*RANGKAIAN TUGAS*.
**a.** Berdasarkan teks tentang kematian badak jawa, jelaskan bagaimana kholik atau torsio usus menyebabkan kematian badak Samson.
**b.** Sebutkan semua organ dalam badak Samson yang menurut teks kajian mengalami perubahan warna dan pembusukan.
**c.** Teruskan teks tentang kematian badak jawa Samson mulai dari kalimat terakhirnya.

*TEKS KAJIAN*.
>>>>
JAKARTA, KOMPAS — Tim dokter WWF Indonesia dan Patolog Fakultas Kedokteran Hewan Institut Pertanian Bogor telah merampungkan nekropsi atau pembedahan setelah kematian atas bangkai badak jawa yang ditemukan pada 22 April 2018 di tepi Pantai Karang Ranjang, Taman Nasional Ujung Kulon. Pejantan badak jawa dewasa yang teridentifikasi bernama Samson ini diduga mati akibat kholik atau torsio usus.
”Kesimpulan awal, penyebab kematian badak ini adalah kholik atau torsio usus, yaitu usus besar dan usus kecil terpuntir (torso), mengakibatkan kerusakan pada usus besar, hingga bakteri mikroflora usus menghasilkan racun dan kemudian menyebar ke seluruh tubuh badak,” kata Sri Estuningsih, patolog Fakultas Kedokteran Hewan IPB, dalam siaran pers yang dikirimkan WWF Indonesia, Jumat (27/4/2018).
Itu hasil nekropsi pengamatan organ bagian dalam badak Samson. Pada organ dalam ginjal, paru, hati, limpa, dan usus terdapat perubahan warna dan mengalami pembusukan. Ini ditandai dengan konsistensi organ yang sudah lunak menyerupai bubur dan perubahan warna organ, serta terdapat gas.
<<<<
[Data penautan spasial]
>>>>
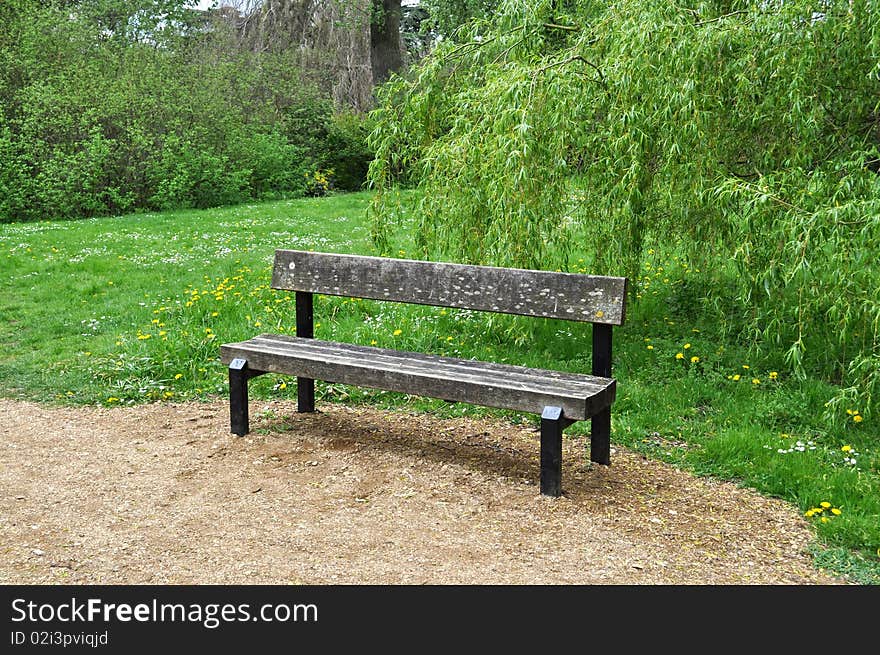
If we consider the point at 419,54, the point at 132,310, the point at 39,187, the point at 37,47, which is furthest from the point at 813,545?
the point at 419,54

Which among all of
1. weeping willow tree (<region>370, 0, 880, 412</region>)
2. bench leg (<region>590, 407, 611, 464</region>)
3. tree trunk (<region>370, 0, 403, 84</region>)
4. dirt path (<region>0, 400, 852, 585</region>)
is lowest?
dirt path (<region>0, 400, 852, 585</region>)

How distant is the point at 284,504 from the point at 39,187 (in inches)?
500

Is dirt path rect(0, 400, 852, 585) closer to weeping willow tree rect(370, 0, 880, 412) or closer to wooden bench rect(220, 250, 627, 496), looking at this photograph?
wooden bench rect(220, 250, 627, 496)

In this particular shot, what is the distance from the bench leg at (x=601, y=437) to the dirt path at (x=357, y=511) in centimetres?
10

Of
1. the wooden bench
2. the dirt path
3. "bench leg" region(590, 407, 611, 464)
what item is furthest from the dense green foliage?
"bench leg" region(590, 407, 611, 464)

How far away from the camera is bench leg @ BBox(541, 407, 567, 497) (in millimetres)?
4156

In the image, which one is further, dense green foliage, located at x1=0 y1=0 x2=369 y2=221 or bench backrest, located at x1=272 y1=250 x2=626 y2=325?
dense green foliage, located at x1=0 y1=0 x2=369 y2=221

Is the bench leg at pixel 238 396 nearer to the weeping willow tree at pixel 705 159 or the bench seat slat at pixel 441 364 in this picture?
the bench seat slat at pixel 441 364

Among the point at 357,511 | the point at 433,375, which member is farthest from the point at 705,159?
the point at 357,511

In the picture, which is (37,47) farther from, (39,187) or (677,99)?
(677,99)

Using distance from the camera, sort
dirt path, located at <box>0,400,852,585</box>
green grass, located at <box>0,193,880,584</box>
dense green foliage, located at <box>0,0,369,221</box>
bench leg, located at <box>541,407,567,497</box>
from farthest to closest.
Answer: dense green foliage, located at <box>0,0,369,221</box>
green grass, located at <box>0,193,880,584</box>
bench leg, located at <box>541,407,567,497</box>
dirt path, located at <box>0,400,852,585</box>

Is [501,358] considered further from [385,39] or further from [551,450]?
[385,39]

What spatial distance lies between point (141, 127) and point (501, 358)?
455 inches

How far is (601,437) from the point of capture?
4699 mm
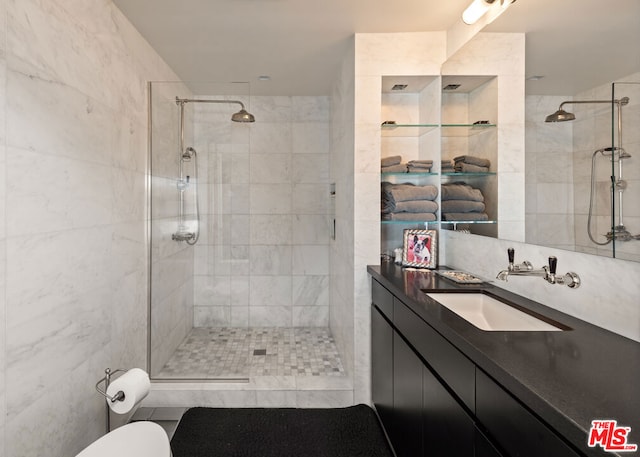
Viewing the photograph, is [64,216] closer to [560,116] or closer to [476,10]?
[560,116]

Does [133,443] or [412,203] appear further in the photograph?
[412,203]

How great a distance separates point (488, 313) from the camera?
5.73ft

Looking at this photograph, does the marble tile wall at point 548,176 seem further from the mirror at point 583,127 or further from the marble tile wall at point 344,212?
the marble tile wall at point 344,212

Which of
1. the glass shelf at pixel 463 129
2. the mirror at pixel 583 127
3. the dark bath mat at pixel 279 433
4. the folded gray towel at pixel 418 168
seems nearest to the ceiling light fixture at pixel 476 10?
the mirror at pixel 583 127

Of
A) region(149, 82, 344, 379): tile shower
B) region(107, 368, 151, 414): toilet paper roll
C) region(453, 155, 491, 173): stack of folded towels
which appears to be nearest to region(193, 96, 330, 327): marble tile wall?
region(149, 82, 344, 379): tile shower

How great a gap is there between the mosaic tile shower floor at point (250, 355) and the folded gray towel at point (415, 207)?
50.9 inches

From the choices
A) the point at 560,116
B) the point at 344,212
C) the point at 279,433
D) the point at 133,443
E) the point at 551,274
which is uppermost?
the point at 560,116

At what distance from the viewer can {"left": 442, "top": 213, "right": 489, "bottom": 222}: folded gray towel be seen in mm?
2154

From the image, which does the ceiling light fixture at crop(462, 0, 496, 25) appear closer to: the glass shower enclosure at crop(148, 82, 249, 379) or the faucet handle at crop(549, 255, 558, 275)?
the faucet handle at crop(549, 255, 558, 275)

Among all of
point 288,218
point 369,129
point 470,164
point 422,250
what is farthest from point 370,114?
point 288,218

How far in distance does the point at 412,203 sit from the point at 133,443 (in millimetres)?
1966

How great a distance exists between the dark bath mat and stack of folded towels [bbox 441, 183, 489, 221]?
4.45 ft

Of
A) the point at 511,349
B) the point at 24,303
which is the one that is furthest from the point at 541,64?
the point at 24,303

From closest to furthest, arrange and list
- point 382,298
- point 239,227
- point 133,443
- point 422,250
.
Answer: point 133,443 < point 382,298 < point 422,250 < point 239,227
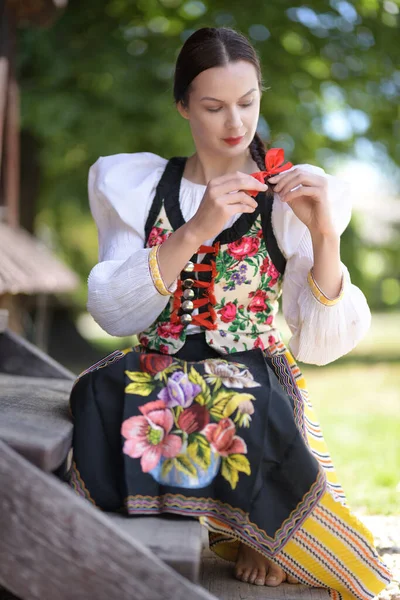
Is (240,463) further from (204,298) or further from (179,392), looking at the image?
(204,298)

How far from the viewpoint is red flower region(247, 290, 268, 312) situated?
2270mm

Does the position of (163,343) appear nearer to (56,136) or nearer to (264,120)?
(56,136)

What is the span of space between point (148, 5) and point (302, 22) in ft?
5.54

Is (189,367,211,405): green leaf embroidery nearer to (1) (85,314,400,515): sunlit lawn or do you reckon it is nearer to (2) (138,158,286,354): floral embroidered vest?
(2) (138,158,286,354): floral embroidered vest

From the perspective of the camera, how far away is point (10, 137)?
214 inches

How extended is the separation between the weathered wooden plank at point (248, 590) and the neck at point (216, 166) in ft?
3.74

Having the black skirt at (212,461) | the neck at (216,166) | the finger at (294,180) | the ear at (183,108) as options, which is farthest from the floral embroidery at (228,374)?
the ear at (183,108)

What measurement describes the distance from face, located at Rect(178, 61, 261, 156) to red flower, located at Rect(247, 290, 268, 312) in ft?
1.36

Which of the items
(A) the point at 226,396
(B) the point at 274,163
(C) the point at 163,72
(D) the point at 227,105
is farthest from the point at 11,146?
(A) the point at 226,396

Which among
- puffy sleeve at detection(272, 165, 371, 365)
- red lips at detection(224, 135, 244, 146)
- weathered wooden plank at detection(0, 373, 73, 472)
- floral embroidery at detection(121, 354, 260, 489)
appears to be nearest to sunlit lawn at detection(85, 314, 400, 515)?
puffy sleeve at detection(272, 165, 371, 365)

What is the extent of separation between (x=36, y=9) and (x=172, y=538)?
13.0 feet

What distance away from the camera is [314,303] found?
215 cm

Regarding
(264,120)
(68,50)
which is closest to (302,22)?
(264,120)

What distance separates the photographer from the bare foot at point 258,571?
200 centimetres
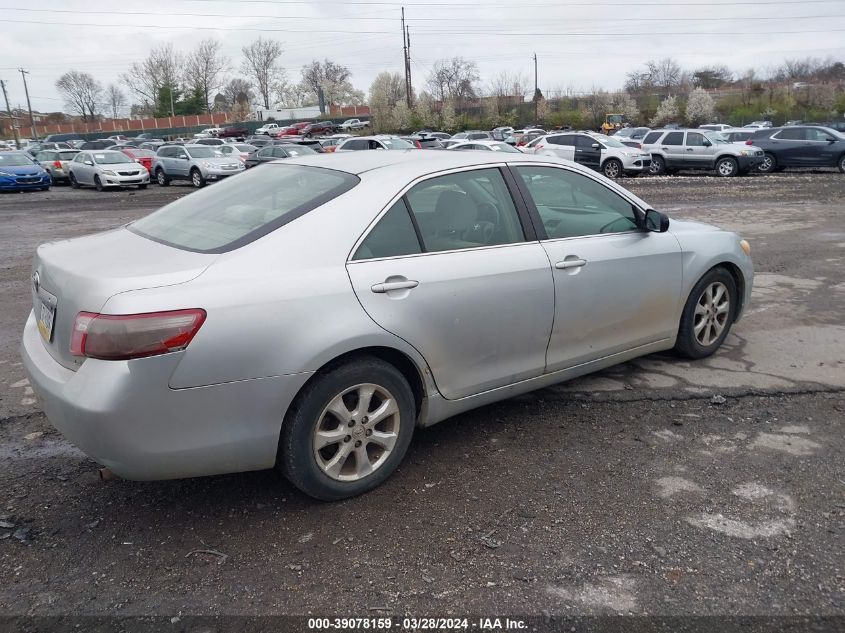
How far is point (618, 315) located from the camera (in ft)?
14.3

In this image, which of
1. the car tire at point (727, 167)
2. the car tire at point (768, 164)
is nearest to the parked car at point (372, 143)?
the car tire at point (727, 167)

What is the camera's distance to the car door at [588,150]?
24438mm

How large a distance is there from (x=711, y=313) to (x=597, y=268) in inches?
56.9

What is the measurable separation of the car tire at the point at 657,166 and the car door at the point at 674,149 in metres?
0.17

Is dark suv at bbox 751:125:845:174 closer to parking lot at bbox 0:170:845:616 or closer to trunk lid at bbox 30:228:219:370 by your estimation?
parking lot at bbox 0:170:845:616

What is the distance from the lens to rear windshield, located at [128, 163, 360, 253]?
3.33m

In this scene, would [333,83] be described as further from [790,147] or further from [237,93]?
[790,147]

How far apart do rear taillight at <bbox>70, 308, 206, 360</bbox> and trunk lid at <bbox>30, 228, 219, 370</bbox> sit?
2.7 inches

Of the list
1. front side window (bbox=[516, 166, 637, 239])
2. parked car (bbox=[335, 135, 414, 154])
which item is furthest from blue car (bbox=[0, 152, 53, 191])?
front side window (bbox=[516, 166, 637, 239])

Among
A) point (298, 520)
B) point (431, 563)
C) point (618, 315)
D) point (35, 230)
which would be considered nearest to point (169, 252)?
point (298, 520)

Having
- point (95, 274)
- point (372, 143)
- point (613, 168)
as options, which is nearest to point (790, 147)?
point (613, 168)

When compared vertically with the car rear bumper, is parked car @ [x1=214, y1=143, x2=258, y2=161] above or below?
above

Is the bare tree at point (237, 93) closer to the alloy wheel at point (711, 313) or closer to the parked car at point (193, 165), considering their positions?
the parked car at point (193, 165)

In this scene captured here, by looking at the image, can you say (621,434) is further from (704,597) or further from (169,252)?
<<<<
*PENYELESAIAN SOAL*.
**a.** Usus besar dan usus kecil badak terpuntir sehingga merusak usus besar. Kerusakan itu membuat bakteri mikroflora usus menghasilkan racun yang kemudian menyebar ke seluruh tubuh badak.

**b.** Ginjal, paru, hati, limpa, dan usus.

**c.**
Pada rongga tubuh toraks dan abdomen ditemukan banyak cairan transudat. Pada usus ditemukan adanya bagian usus yang terpuntir antara usus halus dan usus besar yang menyebabkan terjadinya rupture usus bagian sekum.
Isi usus sebagian terhambur mengenai dinding serosa usus yang ditandai adanya sisa makanan menempel pada serosa usus dan dinding badan (peritoneum). Di dalam saluran pencernaan terdapat cacing berbentuk bulat yang ditemukan dalam jumlah banyak.
Seperti diberitakan, pada Senin pagi, beberapa jam setelah penemuan bangkai badak itu, Sri Estuningsih bersama Zulkifri dan Gita Alvernita, tim dokter hewan WWF Indonesia, melakukan investigasi forensik bangkai. Hasilnya, pada pengamatan luar, kondisi bangkai badak masih utuh, cula masih menempel pada kepala, tidak ada tanda-tanda luka pada tubuh.
Kondisi bangkai menunjukkan sudah terjadi pembusukan yang ditandai dengan pengeluaran gas disertai busa dari celah kulit badak, kulit, dan cula mudah terlepas. Pada bagian mata, mulut, hidung, alat kelamin, dan anus berwarna merah. Ditemukan juga telur lalat, belatung pada permukaan kulit di bagian kaki depan dan belakang.
Tim juga tidak menemukan tanda adanya penyakit menular yang disebabkan oleh bakteri, virus, atau parasit yang bersifat akut. Kurnia Khairani, Project Leader WWF Indonesia, kantor Ujung Kulon, menegaskan, pihaknya mendorong pemerintah untuk segera merampungkan Strategi Konservasi Badak 2018-2023.
Ia juga mendorong pemerintah fokus untuk mengembangkan populasi kedua badak jawa selain di Ujung Kulon. Pengembangan populasi dilakukan untuk mencegah punahnya badak jawa disebabkan penyakit epidemi yang masif, bencana alam, seperti tsunami atau gempa bumi.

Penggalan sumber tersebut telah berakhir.